SkyMoney/tests-results-for-OWASP/A08-Software-and-Data-Integrity-Failures.md

A08: Software and Data Integrity Failures

Last updated: March 1, 2026

Findings addressed

1. Backup/restore workflow did not verify backup artifact integrity before restoring.
2. Restores could proceed with tampered/corrupted dump files, risking silent data corruption.

Fixes implemented

1. Added checksum artifact generation during backups:

• scripts/backup.sh now generates a SHA-256 checksum file next to each dump (.sha256).
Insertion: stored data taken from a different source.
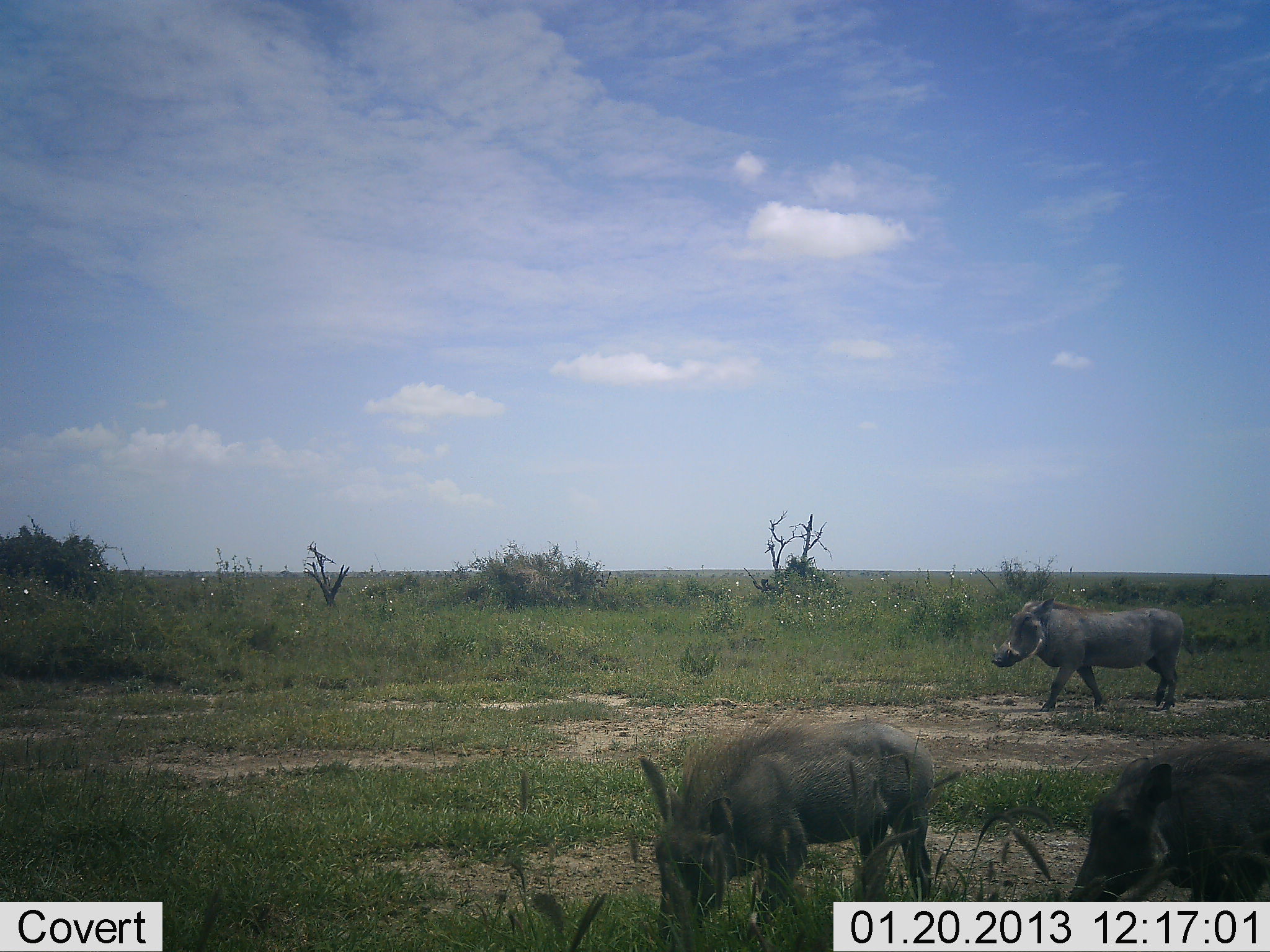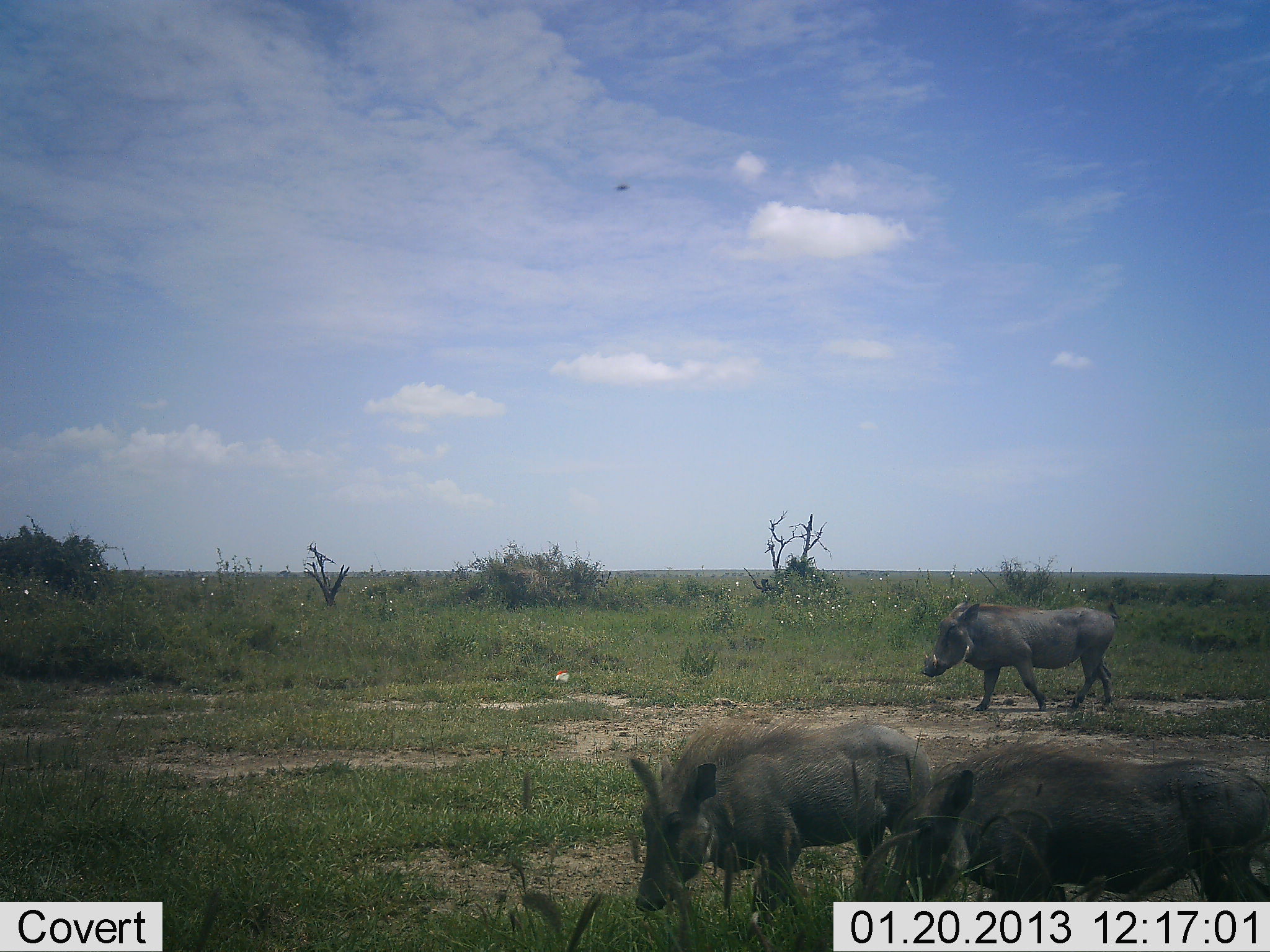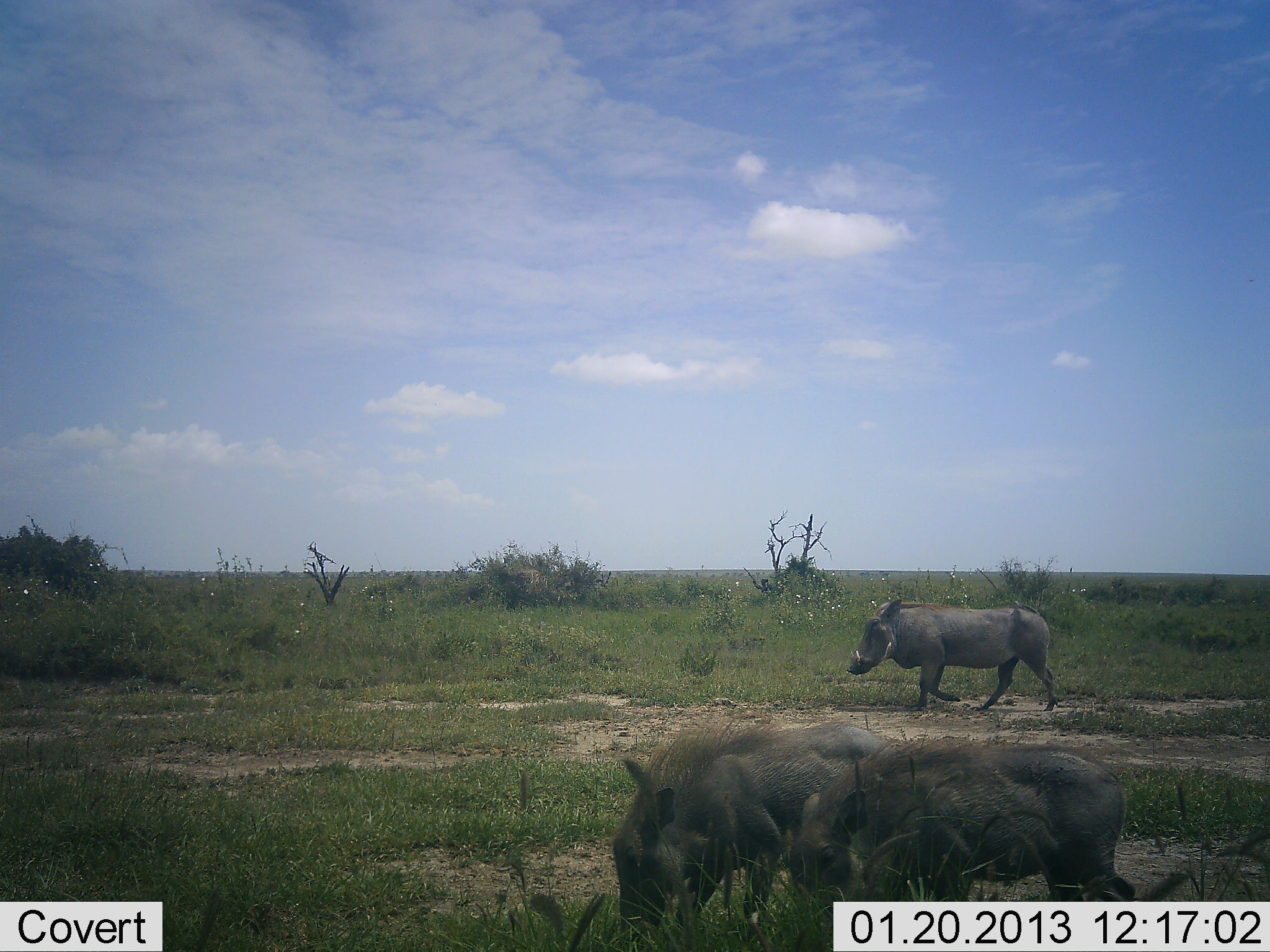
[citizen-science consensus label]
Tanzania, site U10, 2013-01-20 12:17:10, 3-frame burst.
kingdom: Animalia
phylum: Chordata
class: Mammalia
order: Artiodactyla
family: Suidae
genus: Phacochoerus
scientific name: Phacochoerus africanus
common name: warthog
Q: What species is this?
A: Warthog (Phacochoerus africanus).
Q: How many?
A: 3.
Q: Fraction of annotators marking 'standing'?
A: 11%.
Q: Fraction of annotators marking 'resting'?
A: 0%.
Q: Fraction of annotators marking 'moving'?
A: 96%.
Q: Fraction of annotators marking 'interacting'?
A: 0%.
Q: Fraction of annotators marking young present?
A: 0%.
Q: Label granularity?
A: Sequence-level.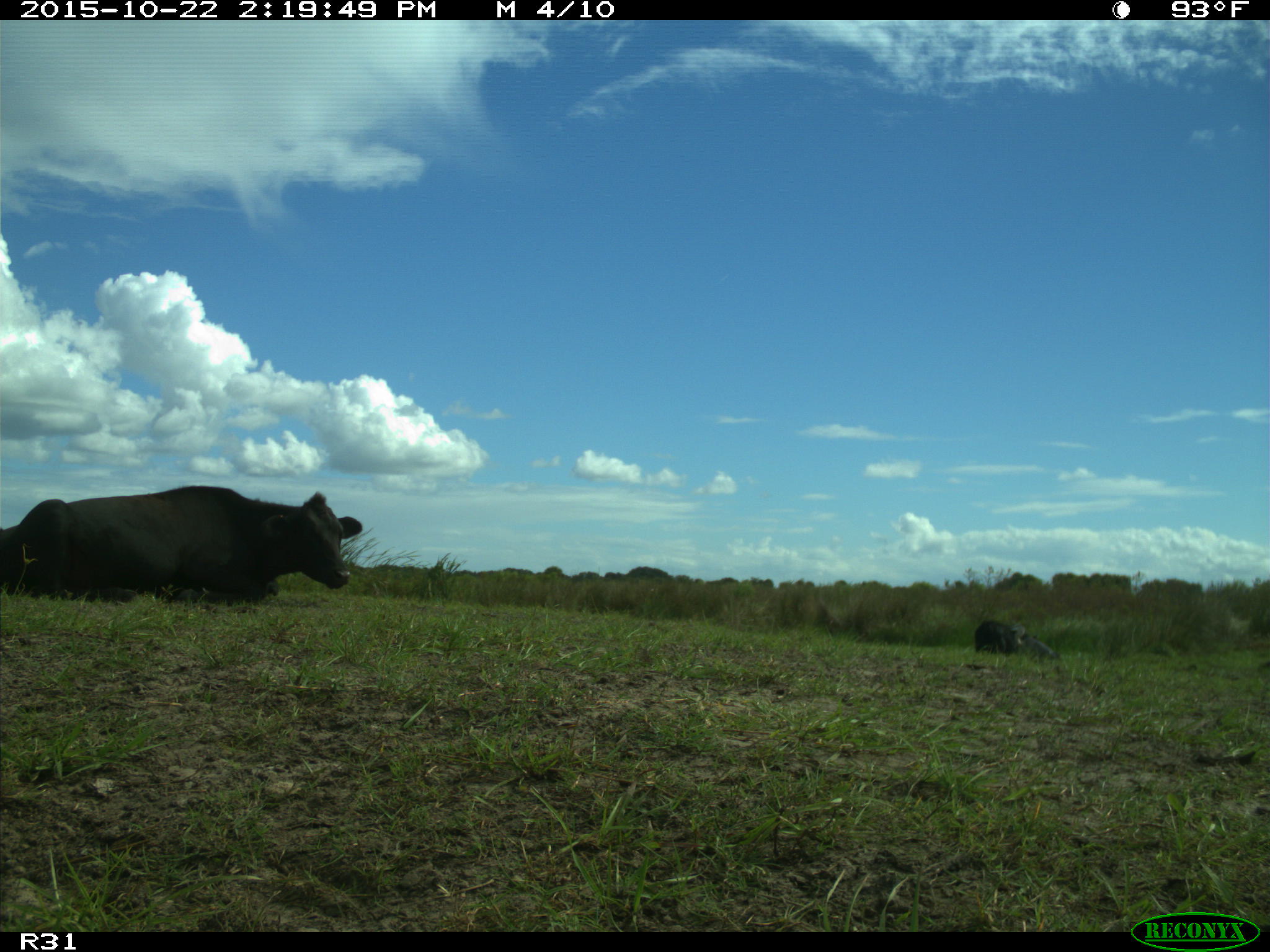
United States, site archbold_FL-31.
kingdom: Animalia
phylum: Chordata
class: Mammalia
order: Artiodactyla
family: Bovidae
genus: Bos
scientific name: Bos taurus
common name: domestic cow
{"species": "Bos taurus (domestic cow)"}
2. Added checksum verification before restore:

• scripts/restore.sh now requires ${BACKUP_FILE}.sha256.
• Validates checksum format (64 hex chars).
• Computes runtime SHA-256 of backup file and blocks restore on mismatch.

Files changed

1. scripts/backup.sh
2. scripts/restore.sh
3. api/tests/software-data-integrity-failures.test.ts
4. api/vitest.security.config.ts

Verification

Command:

cd api
npx vitest run -c vitest.security.config.ts tests/software-data-integrity-failures.test.ts

Verified output:

• Test Files: 1 passed (1)
• Tests: 2 passed (2)

Dedicated A08 checks in software-data-integrity-failures.test.ts:

1. Executes scripts/backup.sh with stubbed pg_dump and verifies dump + .sha256 artifact generation.
2. Executes scripts/restore.sh with tampered checksum and verifies restore is blocked before DB commands are invoked.

Residual notes

1. This secures backup artifact integrity in operational scripts.
2. For CI/CD artifact integrity hardening, next step is attestation/signature verification for deployed build artifacts.